Emma Jane Rose, Betty Jo Salmeron, Thomas J Ross, James Waltz, Julie B Schweitzer, Samuel M McClure, Elliot A Stein

Abstract

Cocaine dependence impacts drug-related, dopamine-dependent reward processing, yet its influence on non-drug reward processing is unclear. Here, we investigated cocaine-mediated effects on reward learning using a natural food reinforcer. Cocaine-dependent subjects (N=14) and healthy controls (N=14) learned to associate a visual cue with a juice reward. In subsequent functional imaging sessions they were exposed to trials where juice was received as learned, withheld (negative temporal difference error (NTDE)), or received unexpectedly (positive temporal difference error (PTDE)).

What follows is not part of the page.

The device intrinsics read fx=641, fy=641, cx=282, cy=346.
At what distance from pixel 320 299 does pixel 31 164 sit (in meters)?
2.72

Subjects were scanned twice in sessions that were identical, except that cocaine-dependent participants received cocaine or saline 10 min before task onset. In the insula, precentral and postcentral gyri NTDE signals were greater, and PTDE-related function was reduced in cocaine-dependent subjects. Compared with healthy controls, in the cocaine-dependent group PTDE signals were also reduced in medial frontal gyrus and reward-related function, irrespective of predictability, was reduced in the putamen. Group differences in error-related activity were predicted by the time as last self-administered cocaine use, but TDE function was not influenced by acute cocaine. Thus, cocaine dependence seems to engender increased responsiveness to unexpected negative outcomes and reduced sensitivity to positive events in dopaminergic reward regions. Although it remains to be established if these effects are a consequence of or antecedent to cocaine dependence, they likely have implications for the high-cocaine use recidivism rates by contributing to the drive to consume cocaine, perhaps via influence on dopamine-related reward computations. The fact that these effects do not acquiesce to acute cocaine administration might factor in binge-related escalated consumption.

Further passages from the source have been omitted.